Thursday, February 17, 2011

Using your Children's Questions to Guide Their Learning

Time and time again, Big Bro and Little Bro actually end up guiding their own learning by the questions they pose in their day-to-day...

This week, Big Bro has been full of questions, largely about history.
Here are some that he has posed to me this week:
If we made pages of life, what would the order be as far as pioneers, pirates, and cowboys?
Were pirates around at the time of George Washington?
How about the time of Abraham Lincoln?
Where exactly would you say a pioneer started before they headed West?
Were there pioneers who were also cowboys?
Were there cowboys who were pioneers?
Were there cowboys who were just always cowboys but not pioneers?
Did any of the wars impact the cowboys?
Did any of the wars change things for pioneers?
Which oceans had the first pirates?
Which states had the first cowboys?
Where else are cowboys besides the USA?
Okay, guess he is trying to fill me in that he wants me to add some work on time lines and American History to his days...

Little Bro has been more focused on mechanics...
He has been very curious as to how to open and close certain sorts of very tiny clasps on my jewelry, as well as really tiny safety pins. I watched as he tried to figure out how to do some of these for himself before asking me to show him how they work...I let him go for a while and then, at some point, he asked
How do these work?

Guess he would like me to put out some mini clasps and teeny safety pins for his work...

His other questions that also fall into the category of mechanics, namely How does this work? keep coming up too.
This week, Little Bro has been very curious about the Snap Circuits Set, way more curious over the last two days than when he and Big Bro got this great kit at Christmas time.
He is really intrigued by how to make the configurations they show in the guide.

He also has asked questions this week:
How do electric things get to be electric?
Why did they even decide to make electric things in the first place?
Why are the things in Snap Circuits called electric when you don't plug them into the wall?

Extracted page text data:
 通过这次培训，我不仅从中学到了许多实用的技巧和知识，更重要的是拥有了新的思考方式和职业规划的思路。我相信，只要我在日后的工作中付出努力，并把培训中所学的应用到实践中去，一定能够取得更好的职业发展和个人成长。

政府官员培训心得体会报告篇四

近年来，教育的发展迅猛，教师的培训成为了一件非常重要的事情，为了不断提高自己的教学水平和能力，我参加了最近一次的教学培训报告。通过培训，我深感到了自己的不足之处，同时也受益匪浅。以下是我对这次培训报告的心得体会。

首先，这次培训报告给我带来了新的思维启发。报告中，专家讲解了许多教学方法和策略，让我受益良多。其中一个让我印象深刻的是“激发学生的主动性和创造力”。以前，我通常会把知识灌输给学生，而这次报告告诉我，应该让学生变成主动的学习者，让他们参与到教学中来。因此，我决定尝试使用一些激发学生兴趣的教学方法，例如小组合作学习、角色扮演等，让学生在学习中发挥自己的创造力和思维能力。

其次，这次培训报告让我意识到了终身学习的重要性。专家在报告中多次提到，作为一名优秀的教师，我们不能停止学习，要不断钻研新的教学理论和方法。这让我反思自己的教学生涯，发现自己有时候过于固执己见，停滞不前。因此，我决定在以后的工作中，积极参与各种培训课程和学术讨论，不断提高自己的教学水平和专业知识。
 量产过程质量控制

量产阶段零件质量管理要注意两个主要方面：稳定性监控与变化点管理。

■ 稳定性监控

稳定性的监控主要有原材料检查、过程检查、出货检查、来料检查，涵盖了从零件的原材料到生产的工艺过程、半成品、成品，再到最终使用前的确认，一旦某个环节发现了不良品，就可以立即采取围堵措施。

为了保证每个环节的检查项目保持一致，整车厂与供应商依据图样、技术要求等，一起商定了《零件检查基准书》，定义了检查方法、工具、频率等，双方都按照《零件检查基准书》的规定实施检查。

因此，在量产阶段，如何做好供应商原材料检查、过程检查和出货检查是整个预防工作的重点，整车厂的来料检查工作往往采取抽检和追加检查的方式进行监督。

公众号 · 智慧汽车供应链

● **Exercises**
A: Answer these questions using the blog post on children's questions:
(i) What subject are most of Big Bro's questions about this week?
(ii) What kit did Little Bro and Big Bro get at Christmas time?
(iii) Which small items has Little Bro been trying to open and close?
B: Write the next part of the blog post on children's questions, picking up after its final line.

● **Exercise answers**
A:
(i) History.
(ii) The Snap Circuits Set.
(iii) Very tiny clasps on jewelry and really tiny safety pins.

B:
He has also been far more curious than before about constructing various marble runs and wanting to know why certain pieces in the set work the way they do...asking questions such as:
Why do some marbles work better than others?
Why do some pieces work better at holding the whole marble run together?

From time to time, I ask the boys what they want to learn about and then, when we go into our homeschool materials storage in our garage, or go to the library or bookstore,  I use their questions to help guide their learning. I really try to encourage them to think aloud by sharing their questions, thoughts, and ideas. Then, I work at trying to get them to reflect on their thinking and what they have learned through the questions and ideas that they have...
The whole notion of metacognition and higher order thinking can be fostered when an adult encourages a child to really spend some time thinking and then, exploring, and then, going back and thinking about their thinking.
This is the key that unfortunately, many traditional schools leave out...they get a child to hash out the answers without having the child reflect on how they got to those answers.

When parents and educators really encourage their children to share their questions, comments, thoughts, and ideas, sometimes, it is through a child's sharing that you really get a window into where they are as far as sensitive periods of learning and development.
Now, some interests are fleeting while others are far more long lasting, so the key is to try to provide them with some resources for them to do some discovery and reflection and then, if it is something that they want to pursue further at that time, to kind of go with that concept or those lines of questions or those types of particular works for a while.
Then, when they have had their fill and new questions start to pop up, if they are related, you can either integrate them or else, you can start to lay out resources and give them the opportunity to take these new materials and ideas for a test drive...
What is neat is that so many times, too, things that don't seem to be connected really are connected...
The impact of electricity on early American History seems like the direction we might be exploring over the next few days or weeks...

To me, getting to be here at home with Big Bro and Little Bro is the ultimate gift from get to be there as my sons ask either just me or both my hubby and me these questions and then, to help them to plod ahead to find the answers for themselves, with some support from both of us. When they ask questions that lets me know that they are trying to make sense of the world and its people, it is a wonderful day!

What kinds of questions do your children pose to you?

What makes your day  with respect to being with your children?

How do you handle it when your child asks you loads of questions?

What do you do to foster your child's sense of curiosity and self discovery?

Well, hope that you enjoy listening to your children and having them share their questions and ideas with you as much as I enjoy having mine share with me.


Stephanie said...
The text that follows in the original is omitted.